*** TEXT SECTION ***

Insights
Jackie O asks for 'mussed up' hair on Kennedy half dollar
- Published: Jul 21, 2014, 7 AM
Editor’s note: In his August monthly Coin World cover feature, Gerald Tebben looks back at the story of the John F. Kennedy half dollar as the numismatic community celebrates the coin's 50th anniversary. This is one of a series of articles from this feature that will appear online at CoinWorld.com.
Make sure you read other posts in the series:
- John F. Kennedy half dollar a coin born from tragedy
- U.S. Senator 'shed a few tears' for Benjamin Franklin before Kennedy half dollar approval
- Collecting the nearly 190 coins that make up complete Kennedy half dollar set a fun challenge
- Artist’s ‘signature,’ or Communist symbol on Kennedy half dollar?
- Where were you when the Kennedy half dollar was released?
- Kennedy half dollar's 1964 release fueled the hot hobby of numismatics
- What would a Kennedy half dollar get you when it was first released in 1964?
Government approves coin
On Dec. 10, 1963, President Lyndon Johnson asked Congress to authorize the new Kennedy coin. The Associated Press reported, “If approved quickly, present plans are to have the coin in circulation early next year.
“The design — to be taken from a ‘presidential series medal’ now being produced in Philadelphia — is already in existence and little cost or delay would be entailed in making new dies, the White House said.”
The cost was estimated at $1,000. The bill quickly and nearly unanimously passed both houses of Congress. “Few House members, however, were willing to risk a vote at this time against anything carrying the Kennedy name.” Elston G. Bradfield reported in The Numismatist. Johnson signed the bill Dec. 30.
Mint officials, however, did not wait for formal approval of the legislation to make the necessary hub and die tooling, and start producing test strikes of the 1964 coins even before the bill became law. In his report to Adams on April 29, Gasparro wrote, “At 9 a.m. on Dec. 13th we struck our first trial (pattern) pieces.” That same day he flew to Washington to deliver the coins to Adams who, in turn, sent them to Treasury Secretary Douglas Dillon and President Johnson.
On Dec. 17, Roberts showed a prototype of the coin to the president’s widow. He told interviewer David Lisot in a videotaped American Numismatic Association Numismatic Profile in 1991, “They wanted Mrs. Kennedy to see — this is the portrait that is on the half dollar. And I had emphasized the part in his hair.
“He had a great shock of hair as you recall, and most artists, when they did a Kennedy portrait, they made a lot of this shock of hair, thinking that’s going to help them to make it look like Kennedy, you know. Well, they were right, but they had a tendency to overemphasize this part in his hair. And Mrs. Kennedy looked at the coin, and she said, ‘Could you muss up his hair a little bit?’
“All right, I thought, that was a wonderful criticism. She was a bit of an artist herself, and I think that aspect of the likeness was the first thought in her mind. It was very helpful, so I mussed up his hair and sort of half hid the part, made it less obvious, which helped. It was good criticism so I thanked her, too, for that helpful hint.”

*** DATA FOR REVIEW ***

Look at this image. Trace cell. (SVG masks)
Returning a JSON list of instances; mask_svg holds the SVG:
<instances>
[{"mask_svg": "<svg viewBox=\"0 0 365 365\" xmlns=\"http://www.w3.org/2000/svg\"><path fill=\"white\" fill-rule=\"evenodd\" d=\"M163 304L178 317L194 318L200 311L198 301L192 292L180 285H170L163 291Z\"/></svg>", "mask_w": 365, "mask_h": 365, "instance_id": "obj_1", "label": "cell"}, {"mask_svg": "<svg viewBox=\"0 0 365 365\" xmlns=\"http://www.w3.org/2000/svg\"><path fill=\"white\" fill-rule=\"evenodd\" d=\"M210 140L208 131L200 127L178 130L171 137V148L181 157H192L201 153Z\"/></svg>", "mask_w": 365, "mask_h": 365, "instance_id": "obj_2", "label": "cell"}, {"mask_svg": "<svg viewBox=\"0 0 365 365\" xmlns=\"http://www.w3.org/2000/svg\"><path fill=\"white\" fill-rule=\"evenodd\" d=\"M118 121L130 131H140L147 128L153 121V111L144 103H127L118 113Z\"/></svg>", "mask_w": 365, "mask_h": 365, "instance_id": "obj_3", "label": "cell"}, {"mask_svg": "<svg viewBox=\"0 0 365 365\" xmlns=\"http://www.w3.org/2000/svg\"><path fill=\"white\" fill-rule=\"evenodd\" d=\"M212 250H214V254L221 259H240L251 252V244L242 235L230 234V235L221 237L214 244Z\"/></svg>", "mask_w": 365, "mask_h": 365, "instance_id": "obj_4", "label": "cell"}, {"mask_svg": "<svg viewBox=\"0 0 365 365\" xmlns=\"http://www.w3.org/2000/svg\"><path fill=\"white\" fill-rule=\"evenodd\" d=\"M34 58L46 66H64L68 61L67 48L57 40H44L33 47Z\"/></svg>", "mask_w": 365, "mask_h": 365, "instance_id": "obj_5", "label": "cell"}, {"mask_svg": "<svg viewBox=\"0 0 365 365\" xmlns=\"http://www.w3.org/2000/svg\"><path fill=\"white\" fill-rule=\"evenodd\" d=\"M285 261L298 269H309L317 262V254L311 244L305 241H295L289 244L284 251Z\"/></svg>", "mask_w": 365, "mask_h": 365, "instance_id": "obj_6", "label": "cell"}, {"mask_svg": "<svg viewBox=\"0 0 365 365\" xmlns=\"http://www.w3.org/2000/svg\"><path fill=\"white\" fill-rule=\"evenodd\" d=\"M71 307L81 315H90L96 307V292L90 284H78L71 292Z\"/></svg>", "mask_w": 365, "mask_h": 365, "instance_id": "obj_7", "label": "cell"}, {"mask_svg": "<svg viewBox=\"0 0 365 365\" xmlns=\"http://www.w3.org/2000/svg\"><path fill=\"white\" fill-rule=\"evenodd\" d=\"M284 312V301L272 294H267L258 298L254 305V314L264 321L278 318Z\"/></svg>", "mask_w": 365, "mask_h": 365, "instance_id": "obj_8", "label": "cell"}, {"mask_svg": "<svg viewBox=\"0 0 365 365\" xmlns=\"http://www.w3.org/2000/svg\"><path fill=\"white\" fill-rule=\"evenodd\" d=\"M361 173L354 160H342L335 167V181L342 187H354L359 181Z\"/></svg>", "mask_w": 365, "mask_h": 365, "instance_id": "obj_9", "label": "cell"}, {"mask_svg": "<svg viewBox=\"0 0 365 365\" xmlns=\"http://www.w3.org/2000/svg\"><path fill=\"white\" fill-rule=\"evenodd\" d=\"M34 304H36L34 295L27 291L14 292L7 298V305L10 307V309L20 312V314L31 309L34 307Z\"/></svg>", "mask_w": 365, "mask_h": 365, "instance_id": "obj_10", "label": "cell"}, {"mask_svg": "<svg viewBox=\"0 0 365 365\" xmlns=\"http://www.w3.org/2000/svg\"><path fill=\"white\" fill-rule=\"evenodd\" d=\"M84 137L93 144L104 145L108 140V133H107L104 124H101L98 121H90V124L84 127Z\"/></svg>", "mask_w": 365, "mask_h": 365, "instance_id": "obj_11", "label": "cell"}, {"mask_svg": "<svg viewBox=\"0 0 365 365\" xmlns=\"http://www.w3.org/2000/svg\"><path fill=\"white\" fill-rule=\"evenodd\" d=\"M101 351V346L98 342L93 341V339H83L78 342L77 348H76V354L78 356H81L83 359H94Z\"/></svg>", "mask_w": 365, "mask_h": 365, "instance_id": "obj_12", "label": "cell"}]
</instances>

***

REQUIREMENT => Carry on the Kennedy half dollar article above, starting after its final paragraph, which ends "for that helpful hint."

REPLY TO THE EXERCISE =>
The obverse design was revised to “muss” the hair and another trial strike made. Roberts flew to West Palm Beach, Fla., Dec. 27 to show the revised design to the Treasury secretary, who signed off on it.
Even before the coinage change became law, public interest was intense and growing. On Dec. 28 Mint Director Eva Adams said the Mint had received 8,000 letters in the previous week about the planned coin. “Thirty-one employees of the bureau are opening such mail and trying to answer it,” The Milwaukee Journal reported.
No patterns are known today, except for one mysterious piece that the late John J. Ford Jr. said he bought in a small mail auction Nov. 27, 1973. The aluminum piece — Pollock 2080 in the reference book on patterns by Andrew W. Pollock III — shows Roberts’ portrait of Kennedy on both sides and nothing else.
Ford recounted, “Tracing its history, I understand that it was originally found in an ash tray, in the bar of the Mayflower Hotel, Washington, D.C.”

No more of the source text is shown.